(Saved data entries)
## BEGIN
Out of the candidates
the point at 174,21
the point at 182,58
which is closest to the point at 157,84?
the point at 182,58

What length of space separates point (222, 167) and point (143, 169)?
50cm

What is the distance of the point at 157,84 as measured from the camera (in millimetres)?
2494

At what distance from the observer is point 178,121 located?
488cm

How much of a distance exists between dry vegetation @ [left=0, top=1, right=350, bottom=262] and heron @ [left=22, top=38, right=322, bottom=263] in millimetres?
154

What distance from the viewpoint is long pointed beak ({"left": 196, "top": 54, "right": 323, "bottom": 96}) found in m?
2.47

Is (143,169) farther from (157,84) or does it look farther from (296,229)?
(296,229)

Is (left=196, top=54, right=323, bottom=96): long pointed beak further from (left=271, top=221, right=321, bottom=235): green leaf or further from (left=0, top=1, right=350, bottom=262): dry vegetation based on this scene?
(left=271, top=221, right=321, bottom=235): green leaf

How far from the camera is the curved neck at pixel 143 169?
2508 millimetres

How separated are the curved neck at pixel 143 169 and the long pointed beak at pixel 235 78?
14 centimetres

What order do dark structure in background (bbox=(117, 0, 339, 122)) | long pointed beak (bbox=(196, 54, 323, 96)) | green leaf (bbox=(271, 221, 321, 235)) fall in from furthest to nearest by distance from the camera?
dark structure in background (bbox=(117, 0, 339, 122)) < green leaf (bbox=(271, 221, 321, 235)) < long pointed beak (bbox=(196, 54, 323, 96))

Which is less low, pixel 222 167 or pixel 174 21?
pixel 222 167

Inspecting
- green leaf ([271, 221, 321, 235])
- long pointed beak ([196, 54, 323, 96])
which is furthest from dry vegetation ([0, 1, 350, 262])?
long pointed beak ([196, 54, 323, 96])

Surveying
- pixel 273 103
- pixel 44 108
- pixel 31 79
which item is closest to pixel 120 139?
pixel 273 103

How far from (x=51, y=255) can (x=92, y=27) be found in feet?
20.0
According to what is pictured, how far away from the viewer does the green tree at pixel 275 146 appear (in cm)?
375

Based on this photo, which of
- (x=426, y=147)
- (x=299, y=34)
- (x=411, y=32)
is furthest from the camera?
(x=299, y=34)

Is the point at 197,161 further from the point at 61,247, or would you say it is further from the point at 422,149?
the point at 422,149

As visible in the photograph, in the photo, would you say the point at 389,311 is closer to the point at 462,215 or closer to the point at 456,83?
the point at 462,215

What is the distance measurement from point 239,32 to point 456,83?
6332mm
## END
**Goal of the exercise:** Reproduce word for word the records from the line containing "Is (143,169) farther" through the end of the records, including both ends.

**Complete output:**
Is (143,169) farther from (157,84) or does it look farther from (296,229)?
(296,229)

Is (left=196, top=54, right=323, bottom=96): long pointed beak further from (left=271, top=221, right=321, bottom=235): green leaf or further from (left=0, top=1, right=350, bottom=262): dry vegetation based on this scene?
(left=271, top=221, right=321, bottom=235): green leaf

How far from the camera is the curved neck at pixel 143 169?
2508 millimetres

How separated are the curved neck at pixel 143 169 and the long pointed beak at pixel 235 78?
14 centimetres

What order do dark structure in background (bbox=(117, 0, 339, 122)) | long pointed beak (bbox=(196, 54, 323, 96)) | green leaf (bbox=(271, 221, 321, 235)) fall in from furthest to nearest by distance from the camera?
dark structure in background (bbox=(117, 0, 339, 122)) < green leaf (bbox=(271, 221, 321, 235)) < long pointed beak (bbox=(196, 54, 323, 96))

Which is less low, pixel 222 167 or pixel 174 21?
pixel 222 167

Inspecting
- green leaf ([271, 221, 321, 235])
- long pointed beak ([196, 54, 323, 96])
which is furthest from dry vegetation ([0, 1, 350, 262])?
long pointed beak ([196, 54, 323, 96])

Surveying
- pixel 273 103
- pixel 44 108
- pixel 31 79
which item is closest to pixel 120 139?
pixel 273 103

How far from (x=51, y=255) can (x=92, y=27) be found in feet?
20.0
According to what is pictured, how far away from the viewer does the green tree at pixel 275 146 appear (in cm)?
375

Based on this photo, which of
- (x=426, y=147)
- (x=299, y=34)
- (x=411, y=32)
is furthest from the camera?
(x=299, y=34)

Is the point at 197,161 further from the point at 61,247, or would you say it is further from the point at 422,149?
the point at 422,149

As visible in the photograph, in the photo, would you say the point at 389,311 is closer to the point at 462,215 or closer to the point at 456,83?
the point at 462,215

What is the distance measurement from point 239,32 to point 456,83?
6332mm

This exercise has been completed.